先日の予定ではボタンホールリペアのご紹介を予定してましたが、予定は未定ってことで、その前にステッチの補修をご紹介します。。(この身勝手さが取締まられ役なんですね。)
ジーンズのデザインのひとつにステッチが上げられるかと思います。各ブランドそれぞれ色や太さやステッチワークでブランドの意匠を表現していますね。しかし、どんなに丈夫なジーンズでも長年穿き込んでくると擦り切れてステッチ糸が切れてしまうことも多々とあります。今日は一般的なステッチの補修についてご説明を。
「ステッチ補修なんか、切れいているところを同じような糸を使ってジャカジャカって縫えばいいんだろ?」
ある意味正解。それ以外に直しようもないですからね。
しかし、単純な作業にこそ奥があるんですよ。
このようにポケット周りも比較的に切れやすい箇所。糸が擦り切れてこのように途切れ途切れになってしまっているものを良く見かけます。
これをジャカジャカっと縫うと・・・
こうなります。
これのどこがおかしい?と思う方はこれ以降は読まなくてOKです。
ミシンステッチは、スタートと終わりに糸が解けてしまわないように3針前後ジグザグで返し縫始末をしなければなりません。
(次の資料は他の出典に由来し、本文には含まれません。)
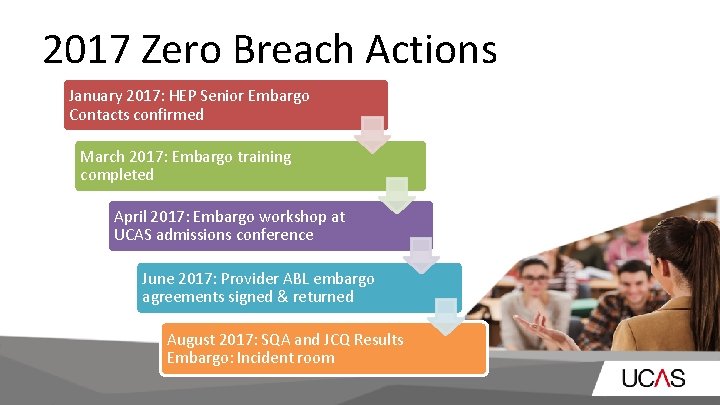 2017 Zero Breach Actions

January 2017: HEP Senior Embargo Contacts confirmed

March 2017: Embargo training completed

April 2017: Embargo workshop at UCAS admissions conference

June 2017: Provider ABL embargo agreements signed & returned

August 2017: SQA and JCQ Results Embargo: Incident room

UCAS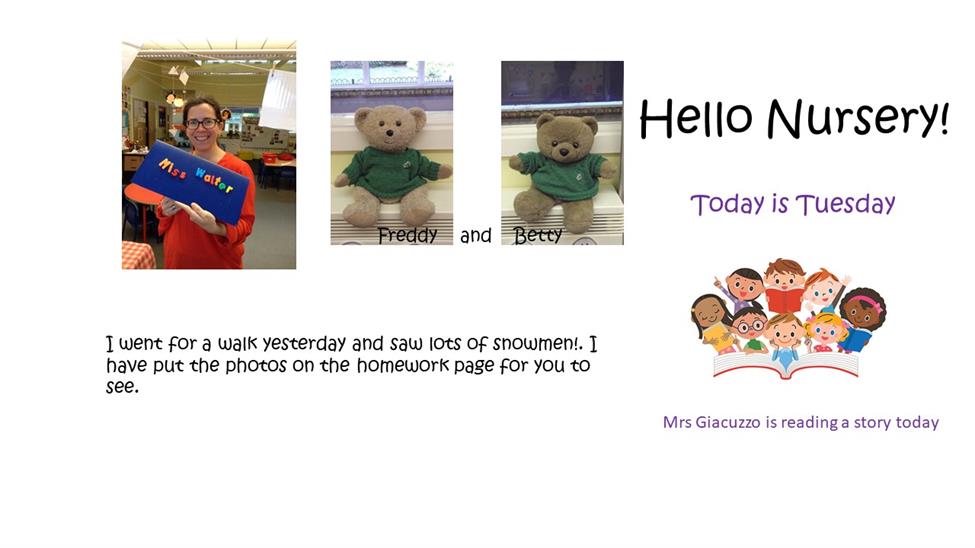 Miss Walter

Freddy and Betty

Hello Nursery!

Today is Tuesday

I went for a walk yesterday and saw lots of snowmen!. I have put the photos on the homework page for you to see.

Mrs Giacuzzo is reading a story today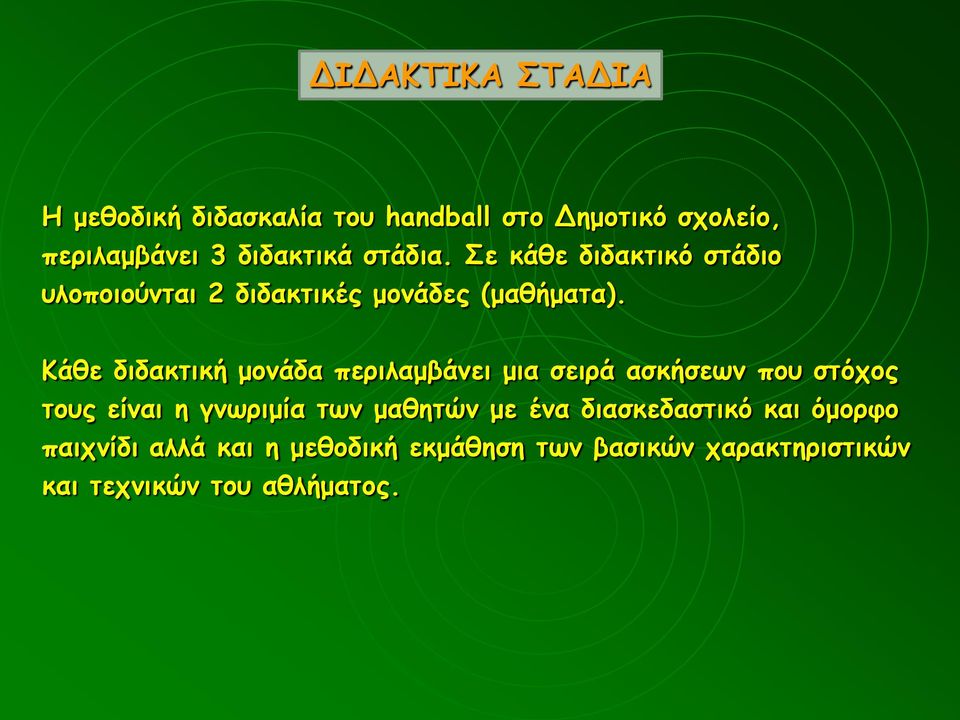 ΔΙΔΑΚΤΙΚΑ ΣΤΑΔΙΑ

Η μεθοδική διδασκαλία του handball στο Δημοτικό σχολείο, περιλαμβάνει 3 διδακτικά στάδια. Σε κάθε διδακτικό στάδιο υλοποιούνται 2 διδακτικές μονάδες (μαθήματα).

Κάθε διδακτική μονάδα περιλαμβάνει μια σειρά ασκήσεων που στόχος τους είναι η γνωριμία των μαθητών με ένα διασκεδαστικό και όμορφο παιχνίδι αλλά και η μεθοδική εκμάθηση των βασικών χαρακτηριστικών και τεχνικών του αθλήματος.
そうするとこの写真のように返し縫をしたところが汚くなってしまいます。
これを無くすためには返し縫をしてはいけません。
そこで・・・
まず、元のステッチの切れた部分を一部解いて、裏から糸を引いてこの部分を結んでこれ以上解けなくなうように処理します。
結びました。これをこのままで切っちゃうと結び玉がポチってしまうので、
このように針を使って縫代の中にもぐらせて糸を切ると、あら不思議とスッキリ。
これで下ごしらえが終わり、ここからステッチを入れ直しが始まります。
下処理が終わったところから繋がるように針を落としていきます。
(余談ながら、このゴールドのミシン針はチタン製で太さの割りに非常に丈夫で強度あります。高いけどぉ・・・。)
で、最後も上手く繋がるように終わらせて、糸を長くしてカットして、
最初の下ごしらえと同じように裏に引いて結んで上げます。
裏から見るとこんな感じ~。裏も繋ぎ目見えない~。
で、これが出来上がり
糸の繋ぎ目が見えないですよね。
この方法、あんまりお直し屋さんではやらないかも知れませんね。
私ども、本業がアパレルの縫製をしていて、ステッチを掛けている途中に下糸がなくなったときなど、途中で繋ぐと汚くメーカーから返品対象となってしまうため、繋ぎを目立たなくするために普通に行って来ましたので、これが普通だと思ってました。
たかが、ステッチの修理ですが、されどステッチ修理でもあるんですよ。